Source
Introduction

Background introduction

Early big data processing mainly relied on offline processing, with technologies like Hadoop effectively solving the problem of analyzing large-scale data. However, processing efficiency was inadequate for high real-time demand scenarios. The emergence of stream computing engines, represented by Storm, effectively addressed the issue of real-time data processing, improving processing efficiency. However, Storm itself does not provide state management capabilities and is powerless in handling stateful computations such as aggregation. The emergence of Flink effectively addressed this shortcoming by introducing state management and checkpoint mechanisms, achieving efficient stateful stream computing capabilities.

As real-time data processing scenarios evolve, particularly in real-time data warehousing scenarios, real-time relational operations (i.e. stream join) increasingly become a challenge in realizing data real-time. Although Flink has excellent state management capabilities and outstanding performance, its performance bottleneck becomes more pronounced when handling join operations, especially when it involves three or more degrees of join. This is because each end of the join requires its own data state, and when there are multiple joins, the amount of data in the state increases significantly, making it difficult to accept in terms of performance. The root cause of this problem is that streaming computing systems like Flink use tables as their data model. However, the table model is a two-dimensional structure that does not include relationship definitions and storage, and when handling relationship operations, it can only be achieved through join operations, which incurs high costs.

In Ant Financial's big data scenarios, particularly in financial risk control and real-time data warehousing, there are a large number of join operations, and how to improve the efficiency and performance of joins has become an important challenge we face. We have introduced the graph model, which is a data model that describes entity relationships using a point-edge structure. In the graph model, points represent entities, and edges represent relationships, and the data is stored together at the point-edge level. Therefore, the graph model naturally defines relationships and simultaneously materializes point-edge relationships at the storage level. Based on the graph model, we have implemented the next-generation real-time computing engine, GeaFlow, which effectively addresses the problem of complex relationship operations that traditional streaming computing engines face. Currently, GeaFlow has been widely used in scenarios such as data warehousing acceleration, financial risk control, knowledge graphs, and social networks.

Architecture

The overall architecture of GeaFlow is as follows:

geaflow_arch

  • DSL Layer: GeaFlow has designed a fusion analysis language, SQL+GQL, which supports unified processing of table models and graph models.
  • Framework Layer: GeaFlow has designed two sets of APIs for graph and stream, supporting the fusion computation of streaming, batch, and graph processing. It has also implemented a unified distributed scheduling model based on Cycle.
  • State Layer: GeaFlow has designed two sets of APIs for graph and key-value storage, supporting the mixed storage of table data and graph data. The overall design follows the Sharing Nothing principle and supports the persistence of data to remote storage.
  • Console Platform: GeaFlow provides an all-in-one graph development platform, implementing the capabilities of graph data modeling, processing, and analysis. It also provides operational and control support for graph tasks.
  • Execution Environment: GeaFlow can run in various heterogeneous execution environments, such as K8S, Ray, and local mode.

Problems to solve
(1) Write out the stretch of the GeaFlow introduction from "geaflow_arch" through "based on Cycle.", word for word.
(2) Carry the GeaFlow introduction further, starting right after its last sentence.

Data extract
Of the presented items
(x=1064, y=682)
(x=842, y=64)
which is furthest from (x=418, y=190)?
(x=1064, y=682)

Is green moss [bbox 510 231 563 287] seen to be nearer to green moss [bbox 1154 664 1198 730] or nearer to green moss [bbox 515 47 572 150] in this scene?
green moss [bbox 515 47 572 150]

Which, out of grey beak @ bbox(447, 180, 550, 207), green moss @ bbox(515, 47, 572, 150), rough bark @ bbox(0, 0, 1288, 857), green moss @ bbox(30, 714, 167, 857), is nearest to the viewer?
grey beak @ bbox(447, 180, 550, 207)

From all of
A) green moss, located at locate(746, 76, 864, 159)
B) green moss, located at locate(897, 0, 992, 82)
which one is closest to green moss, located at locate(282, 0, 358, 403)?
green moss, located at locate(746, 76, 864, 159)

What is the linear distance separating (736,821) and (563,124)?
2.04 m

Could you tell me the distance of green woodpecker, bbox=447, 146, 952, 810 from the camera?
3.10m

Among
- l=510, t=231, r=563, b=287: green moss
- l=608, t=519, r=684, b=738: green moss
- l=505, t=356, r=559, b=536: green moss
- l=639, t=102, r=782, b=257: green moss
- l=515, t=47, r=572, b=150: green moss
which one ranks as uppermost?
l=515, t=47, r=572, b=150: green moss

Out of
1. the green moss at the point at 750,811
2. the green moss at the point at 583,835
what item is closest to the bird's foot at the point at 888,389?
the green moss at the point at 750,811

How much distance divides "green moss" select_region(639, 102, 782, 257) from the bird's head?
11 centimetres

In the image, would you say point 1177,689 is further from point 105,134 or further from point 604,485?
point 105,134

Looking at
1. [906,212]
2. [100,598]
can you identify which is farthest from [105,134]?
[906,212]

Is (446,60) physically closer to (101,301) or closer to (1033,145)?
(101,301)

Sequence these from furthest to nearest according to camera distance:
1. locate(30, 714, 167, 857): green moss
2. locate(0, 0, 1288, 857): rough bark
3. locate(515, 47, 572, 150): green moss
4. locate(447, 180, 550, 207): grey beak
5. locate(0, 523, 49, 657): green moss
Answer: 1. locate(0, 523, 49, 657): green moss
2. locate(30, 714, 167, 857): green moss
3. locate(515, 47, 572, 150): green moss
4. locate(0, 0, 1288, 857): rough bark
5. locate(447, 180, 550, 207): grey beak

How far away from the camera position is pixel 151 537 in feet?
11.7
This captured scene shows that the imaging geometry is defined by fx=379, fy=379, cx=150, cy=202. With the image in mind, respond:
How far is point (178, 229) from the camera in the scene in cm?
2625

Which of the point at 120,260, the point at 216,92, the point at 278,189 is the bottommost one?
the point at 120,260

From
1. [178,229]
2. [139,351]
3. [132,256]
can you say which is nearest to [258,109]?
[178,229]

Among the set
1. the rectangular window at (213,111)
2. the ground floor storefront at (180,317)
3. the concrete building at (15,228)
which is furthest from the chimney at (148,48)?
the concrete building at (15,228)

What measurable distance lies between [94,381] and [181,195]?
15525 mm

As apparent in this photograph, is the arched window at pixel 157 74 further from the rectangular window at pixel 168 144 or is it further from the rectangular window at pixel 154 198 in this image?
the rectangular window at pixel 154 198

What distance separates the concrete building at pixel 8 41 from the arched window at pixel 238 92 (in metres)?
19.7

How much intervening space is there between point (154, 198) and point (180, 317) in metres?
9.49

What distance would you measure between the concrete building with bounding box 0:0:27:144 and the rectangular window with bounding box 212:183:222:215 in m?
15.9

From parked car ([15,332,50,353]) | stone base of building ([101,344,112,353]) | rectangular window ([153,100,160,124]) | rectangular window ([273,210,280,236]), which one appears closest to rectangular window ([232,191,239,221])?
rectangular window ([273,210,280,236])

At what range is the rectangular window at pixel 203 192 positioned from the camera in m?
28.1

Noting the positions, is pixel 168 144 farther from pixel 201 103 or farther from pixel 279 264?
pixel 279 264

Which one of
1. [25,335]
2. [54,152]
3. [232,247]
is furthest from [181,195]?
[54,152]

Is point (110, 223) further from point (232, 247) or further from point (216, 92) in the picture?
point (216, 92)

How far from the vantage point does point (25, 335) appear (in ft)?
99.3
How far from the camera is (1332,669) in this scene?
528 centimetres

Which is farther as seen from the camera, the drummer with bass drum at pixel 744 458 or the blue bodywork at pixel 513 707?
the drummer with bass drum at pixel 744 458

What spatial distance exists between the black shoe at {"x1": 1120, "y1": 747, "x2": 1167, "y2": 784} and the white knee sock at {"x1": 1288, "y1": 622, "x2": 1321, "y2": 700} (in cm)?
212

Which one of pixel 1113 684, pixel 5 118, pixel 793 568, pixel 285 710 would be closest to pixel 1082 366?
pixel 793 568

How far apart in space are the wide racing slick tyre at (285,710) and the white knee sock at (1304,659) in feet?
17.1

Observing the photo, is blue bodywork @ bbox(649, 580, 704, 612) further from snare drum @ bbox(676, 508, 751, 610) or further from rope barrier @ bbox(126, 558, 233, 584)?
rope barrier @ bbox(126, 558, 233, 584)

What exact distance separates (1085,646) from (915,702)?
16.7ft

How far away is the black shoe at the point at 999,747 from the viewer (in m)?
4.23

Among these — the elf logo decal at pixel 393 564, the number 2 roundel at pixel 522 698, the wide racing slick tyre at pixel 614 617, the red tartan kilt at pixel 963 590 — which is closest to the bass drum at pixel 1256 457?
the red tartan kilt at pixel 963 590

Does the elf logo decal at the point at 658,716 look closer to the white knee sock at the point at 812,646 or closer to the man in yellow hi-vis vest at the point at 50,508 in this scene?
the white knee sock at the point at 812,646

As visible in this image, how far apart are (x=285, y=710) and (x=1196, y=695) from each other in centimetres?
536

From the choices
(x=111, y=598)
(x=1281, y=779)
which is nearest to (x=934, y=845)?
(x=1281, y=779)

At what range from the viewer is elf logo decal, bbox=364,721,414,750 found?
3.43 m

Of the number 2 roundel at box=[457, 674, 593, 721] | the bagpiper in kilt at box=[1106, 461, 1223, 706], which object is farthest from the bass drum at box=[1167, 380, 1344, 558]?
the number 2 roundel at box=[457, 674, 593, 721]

Responses to the tasks
(1)
geaflow_arch

  • DSL Layer: GeaFlow has designed a fusion analysis language, SQL+GQL, which supports unified processing of table models and graph models.
  • Framework Layer: GeaFlow has designed two sets of APIs for graph and stream, supporting the fusion computation of streaming, batch, and graph processing. It has also implemented a unified distributed scheduling model based on Cycle.

(2)
Application Scenarios

Real-time Data Warehouse Acceleration

In data warehouse scenarios, there are a large number of join operations, and in the DWD layer, it is often necessary to expand multiple tables into one large wide table to speed up subsequent queries. When the number of tables involved in a join increases, traditional real-time computing engines find it difficult to ensure the efficiency and performance of joins. This has become a challenging problem in the field of real-time data warehousing. GeaFlow's real-time graph computing engine can effectively address this problem. GeaFlow uses the graph as its data model, replacing the wide tables in the DWD layer, and can realize real-time graph construction. At the query stage, utilizing the point-edge materialization characteristics of the graph can greatly accelerate relationship operation queries. The following is the process diagram of GeaFlow's real-time data warehouse acceleration:

Real-time Attribution Analysis

Under the background of informationization, channel attribution and path analysis of user behavior are the core of traffic analysis. By calculating the effective behavior path of users in real-time, and constructing a complete conversion path, it can quickly help businesses understand the value of products and assist operations in adjusting their strategies in a timely manner. The core points of real-time attribution analysis are accuracy and effectiveness. Accuracy requires ensuring the accuracy of user behavior path analysis under controllable costs. Effectiveness requires high real-time calculation to quickly assist business decision-making. Based on the capabilities of the GeaFlow's streaming computing, accurate and timely attribution analysis can be achieved. The following figure shows how this is accomplished: attribution_analysis Firstly, GeaFlow converts the user behavior logs into a user behavior topology graph in real-time, with users as the vertex and every behavior related to them as an the edge towards the buried page. Then, GeaFlow analyzes the subgraph of user behavior in advance using its streaming computing capability, and based on the attribution path matching rule, matches and calculates the attribution path of the corresponding user for the transaction behavior, and outputs it to the downstream systems.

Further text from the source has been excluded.